Copy each line that contains the string "United", taking them from the material.

TASK MATERIAL:
* * * * *

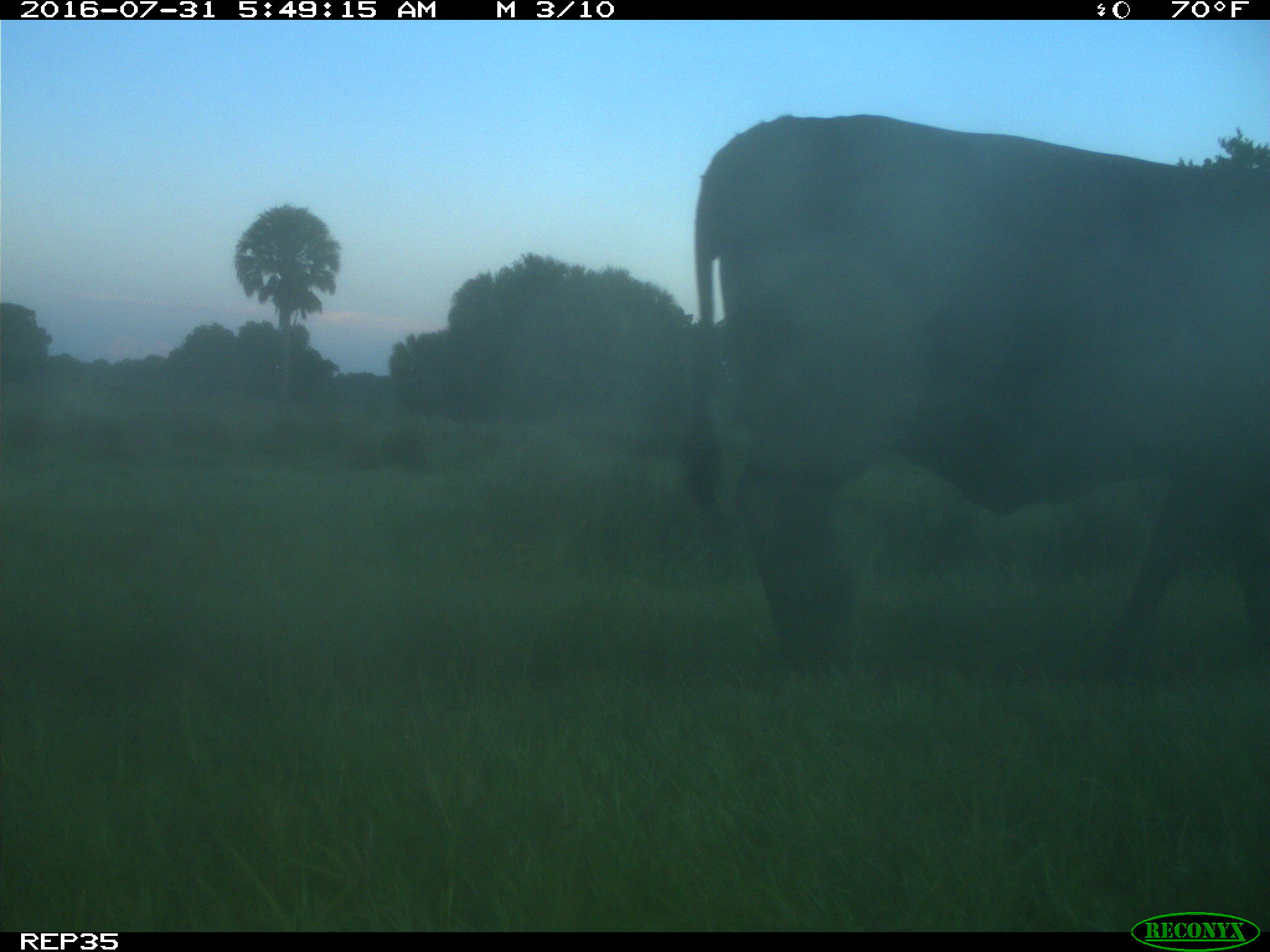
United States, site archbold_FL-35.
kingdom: Animalia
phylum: Chordata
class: Mammalia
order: Artiodactyla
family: Bovidae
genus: Bos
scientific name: Bos taurus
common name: domestic cow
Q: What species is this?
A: Bos taurus (domestic cow).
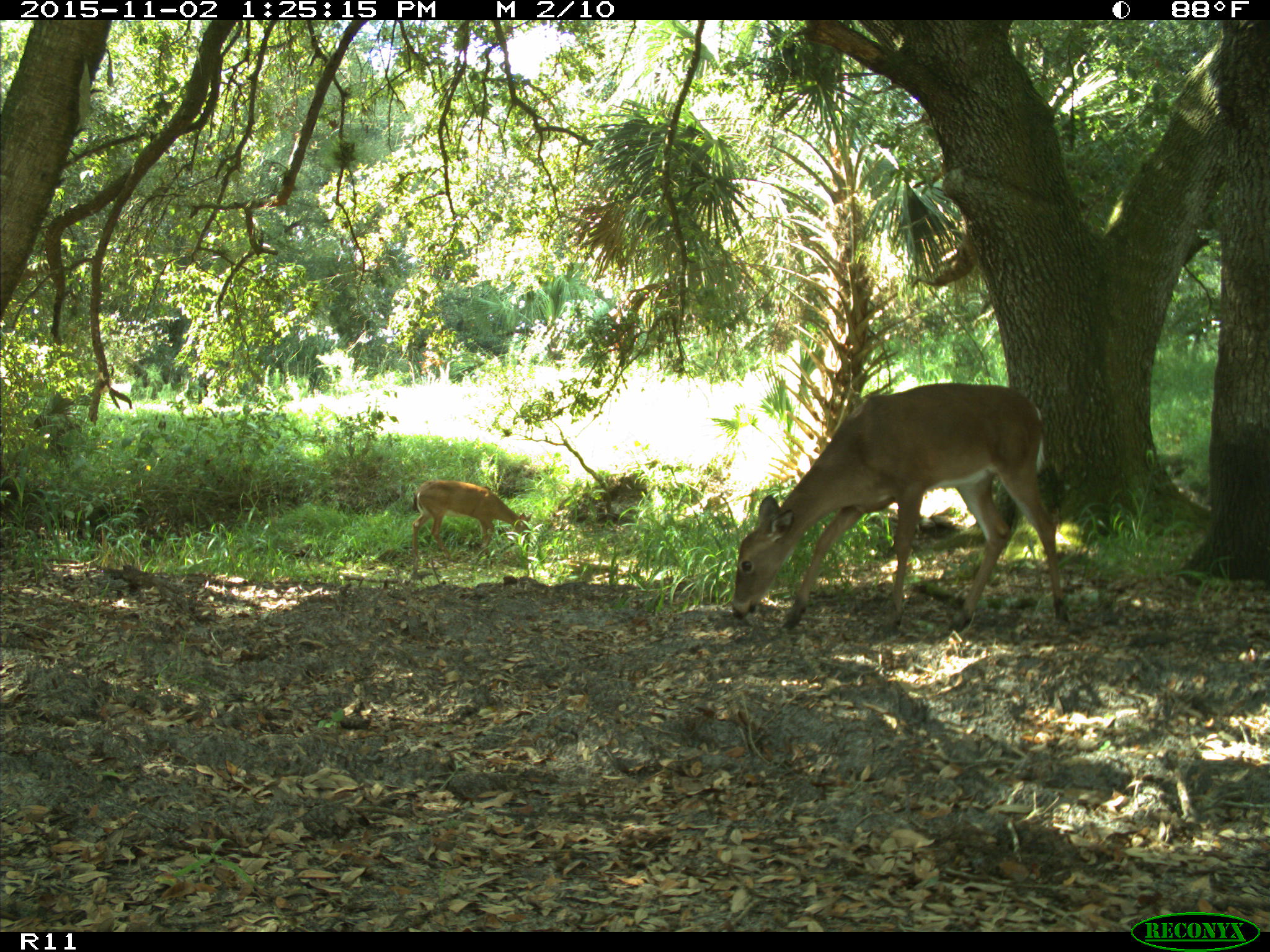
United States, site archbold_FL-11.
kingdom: Animalia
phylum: Chordata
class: Mammalia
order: Artiodactyla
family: Cervidae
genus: Odocoileus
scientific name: Odocoileus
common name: deer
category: unidentified deer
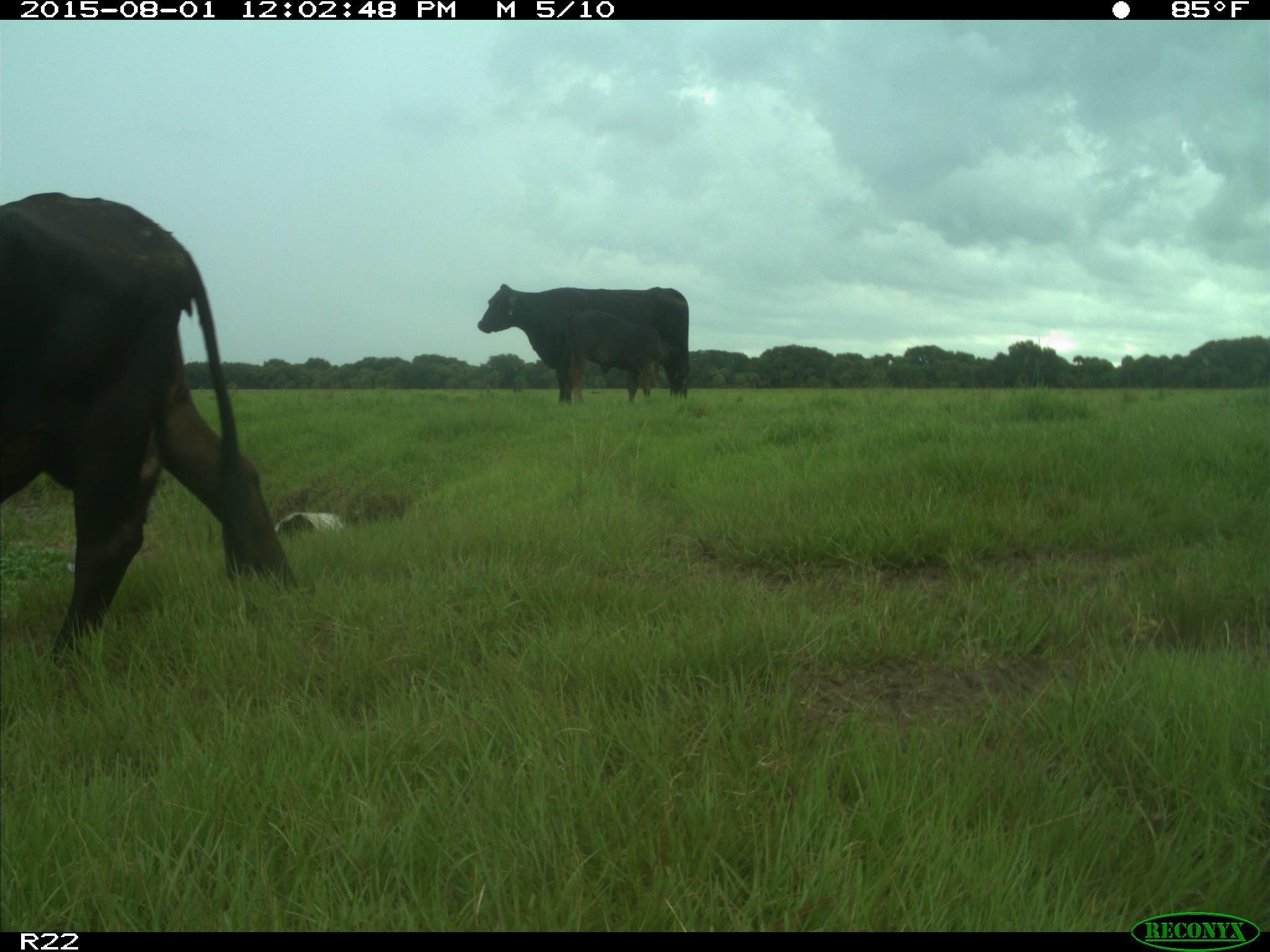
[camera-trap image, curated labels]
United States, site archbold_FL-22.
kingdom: Animalia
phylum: Chordata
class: Mammalia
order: Artiodactyla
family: Bovidae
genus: Bos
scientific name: Bos taurus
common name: domestic cow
Bos taurus (domestic cow).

* * * * *

ANSWER SECTION:
United States, site archbold_FL-35.
United States, site archbold_FL-11.
United States, site archbold_FL-22.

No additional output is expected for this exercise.